ROANOKE TIMES

                         Roanoke Times
                 Copyright (c) 1995, Landmark Communications, Inc.

DATE: SUNDAY, May 23, 1993                   TAG: 9305230079
SECTION: VIRGINIA                    PAGE: B-3   EDITION: METRO 
SOURCE: Associated Press
DATELINE: ROSE HILL                                LENGTH: Short


U.S. 58 PROJECT GETS UNDER WAY

Ground has been broken on the first U.S. 58 project in far Southwest Virginia to reach the construction phase since the General Assembly passed the corridor development program in 1989.

The project, started Friday, will cost about $7.9 million and will widen to four lanes a 3.2-mile section of U.S. 58 near Rose Hill. Construction on that section is scheduled to be finished by November 1994.

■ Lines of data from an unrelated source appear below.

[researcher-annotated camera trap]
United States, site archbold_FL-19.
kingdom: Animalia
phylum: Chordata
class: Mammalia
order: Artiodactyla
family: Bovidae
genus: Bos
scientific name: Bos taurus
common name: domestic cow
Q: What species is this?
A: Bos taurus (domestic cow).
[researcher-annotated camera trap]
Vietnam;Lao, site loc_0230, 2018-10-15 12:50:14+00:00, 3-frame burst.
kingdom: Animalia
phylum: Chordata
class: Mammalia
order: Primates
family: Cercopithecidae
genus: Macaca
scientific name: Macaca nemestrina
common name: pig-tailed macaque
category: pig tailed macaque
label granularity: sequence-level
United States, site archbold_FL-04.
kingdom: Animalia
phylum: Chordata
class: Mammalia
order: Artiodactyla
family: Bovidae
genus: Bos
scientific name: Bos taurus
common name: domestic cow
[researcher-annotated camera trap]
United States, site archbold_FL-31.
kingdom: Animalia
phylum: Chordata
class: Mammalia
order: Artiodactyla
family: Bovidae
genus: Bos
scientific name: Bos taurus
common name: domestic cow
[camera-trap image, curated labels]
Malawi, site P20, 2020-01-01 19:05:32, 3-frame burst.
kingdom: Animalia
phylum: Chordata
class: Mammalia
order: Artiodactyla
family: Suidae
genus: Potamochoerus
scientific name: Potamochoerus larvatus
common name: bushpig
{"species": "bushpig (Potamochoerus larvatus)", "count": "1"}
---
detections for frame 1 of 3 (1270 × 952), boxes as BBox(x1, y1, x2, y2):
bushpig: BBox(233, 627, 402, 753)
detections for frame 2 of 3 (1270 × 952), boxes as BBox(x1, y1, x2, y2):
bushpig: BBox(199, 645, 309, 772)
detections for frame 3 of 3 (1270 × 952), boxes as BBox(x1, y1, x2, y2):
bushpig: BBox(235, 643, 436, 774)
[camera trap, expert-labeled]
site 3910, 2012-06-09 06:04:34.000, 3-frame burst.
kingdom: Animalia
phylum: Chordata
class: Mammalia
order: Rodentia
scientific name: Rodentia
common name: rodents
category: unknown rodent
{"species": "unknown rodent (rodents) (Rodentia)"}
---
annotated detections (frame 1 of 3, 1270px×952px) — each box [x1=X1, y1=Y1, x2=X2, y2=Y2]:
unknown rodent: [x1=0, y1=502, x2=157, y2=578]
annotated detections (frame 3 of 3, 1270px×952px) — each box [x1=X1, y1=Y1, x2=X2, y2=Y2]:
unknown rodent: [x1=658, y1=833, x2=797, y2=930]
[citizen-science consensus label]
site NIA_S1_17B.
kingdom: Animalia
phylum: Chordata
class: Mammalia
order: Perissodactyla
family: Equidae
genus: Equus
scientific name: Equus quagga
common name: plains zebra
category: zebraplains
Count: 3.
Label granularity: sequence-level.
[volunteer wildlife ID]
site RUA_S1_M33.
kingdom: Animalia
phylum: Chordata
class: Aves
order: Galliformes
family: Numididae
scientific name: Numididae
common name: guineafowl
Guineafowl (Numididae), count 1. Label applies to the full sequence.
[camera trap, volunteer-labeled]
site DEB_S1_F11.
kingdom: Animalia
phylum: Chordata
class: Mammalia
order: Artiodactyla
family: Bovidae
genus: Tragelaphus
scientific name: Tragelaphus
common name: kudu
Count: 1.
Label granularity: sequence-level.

The project is the first of six to four-lane a 22-mile stretch of U.S. between Cumberland Gap and Hardy Creek in western Lee County by late 1996. The remaining projects are scheduled to begin construction within the next 18 months, with the total cost of all six projects estimated at $60.5 million.

A 200-year-old white oak tree, thought to have been planted to commemorate the signing of the U.S. Constitution, was the backdrop for the groundbreaking ceremonies. About 100 state and local officials and Lee County residents gathered at the site, which soon will become the median of the new highway.

"It is hard to overestimate the importance of Route 58 to Virginia. In its length of 508 miles, it traverses the widest part of the state and it connects two of the most widely divergent areas," said Ray D. Pethtel, commissioner of the Virginia Department of Transportation.

"Virginia is truly geographically blessed when it comes to variety. From the tops of the mountain peaks to Atlantic Ocean beaches and the best of what lies in between, all of it can be experienced and enjoyed without ever leaving Virginia," Pethtel said. "And knitting that vast and varied terrain together is Route 58."